MUI Minta Hentikan Pembahasan RUU yang Timbulkan Kontroversi di Masyarakat

 MUI Minta Hentikan Pembahasan RUU yang Timbulkan Kontroversi di Masyarakat

JAKARTA – Di akhir masa bakti DPR RI majelis Ulama Indinesia atau MUI meminta kepada parlemen Indonesia untuk segera merampungkan beberapa pembahasan RUU yang belum selesai dibahas bersama pemerintah.

“Disamping itu MUI juga meminta untuk menunda atau menghentikan pembahasan RUU yang dianggap masih menimbulkan kontroversi di masyarakat,” kata Ketua Umum MUI Zainut Tauhid Sa’adi kepada wartawan, Rabu (18/9/2019) semalam.

“Beberapa RUU yang segera dituntaskan pembahasannya adalah RUU KUHP, RUU Pesantren dan RUU Perkoperasian. Sedangkan yang ditunda atau dihentikan pembahasannya adakah RUU PKS,” pinta Zainut.

### Data Tersimpan:
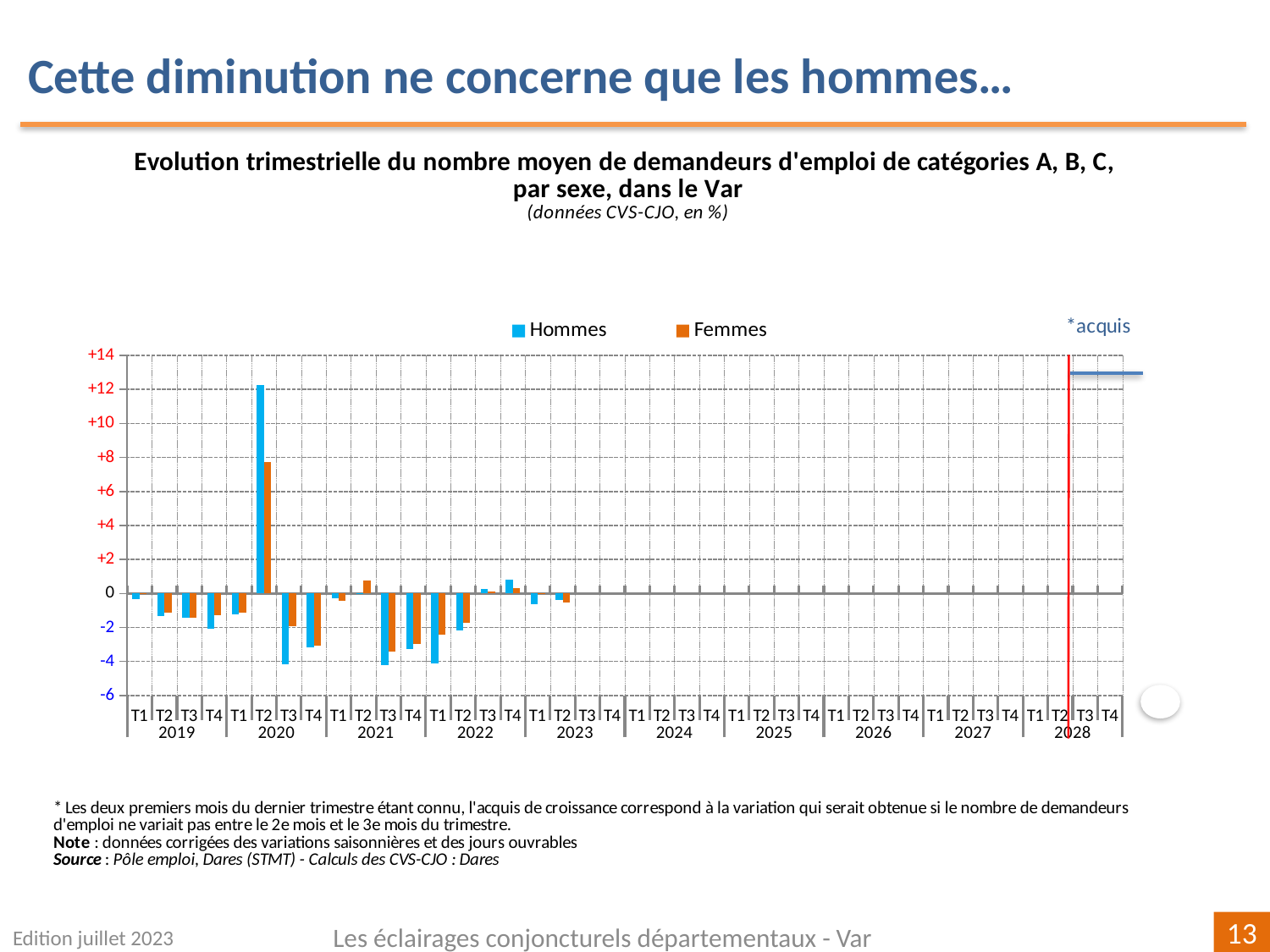
Is the value for Hommes in T2 2020 greater or less than +10? greater Is the value for Femmes in T2 2020 greater or less than +6? greater What kind of chart is shown on the slide? bar chart How many series does the legend list? 2 In which quarter does the Hommes series reach its highest value? T2 2020 How many years are labelled along the x axis? 10 In T2 2021, which series has the larger value, Hommes or Femmes? Femmes Is the value for Hommes in T3 2020 greater or less than -2? less What label is written next to the red vertical line at the right of the chart? *acquis In T2 2020, which series has the larger value, Hommes or Femmes? Hommes Which series is shown in blue in the legend? Hommes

### Latihan Soal:
[1] Jawablah pertanyaan berikut berdasarkan teks sumber.
(a) Pada hari dan tanggal berapa Zainut Tauhid Sa'adi menyampaikan pernyataannya?
(b) RUU apa saja yang diminta MUI agar segera dituntaskan pembahasannya?
(c) Kepada pihak mana MUI menyampaikan permintaannya?
[2] Tentukan apakah setiap pernyataan berikut sesuai dengan teks sumber. Jawab ya atau tidak, lalu kutip kata-kata dari teks yang menjadi dasarnya.
(a) RUU Perkoperasian termasuk RUU yang diminta segera dituntaskan.
(b) Zainut Tauhid Sa'adi menyampaikan pernyataannya kepada wartawan.
(c) Permintaan MUI disampaikan pada awal masa bakti DPR RI.
[3] Menurut teks sumber, mengapa MUI meminta agar pembahasan sebagian RUU ditunda atau dihentikan? Jelaskan dalam satu sampai tiga kalimat.

### Jawaban Tiap Soal:
[1]
(a) Rabu, 18 September 2019 (ditulis Rabu (18/9/2019)).
(b) RUU KUHP, RUU Pesantren, dan RUU Perkoperasian.
(c) Kepada parlemen Indonesia, yaitu DPR RI.

[2]
(a) Ya: "Beberapa RUU yang segera dituntaskan pembahasannya adalah RUU KUHP, RUU Pesantren dan RUU Perkoperasian."
(b) Ya: "kata Ketua Umum MUI Zainut Tauhid Sa’adi kepada wartawan"
(c) Tidak: "Di akhir masa bakti DPR RI"

[3] MUI meminta pembahasan RUU tersebut ditunda atau dihentikan karena RUU itu dianggap masih menimbulkan kontroversi di masyarakat.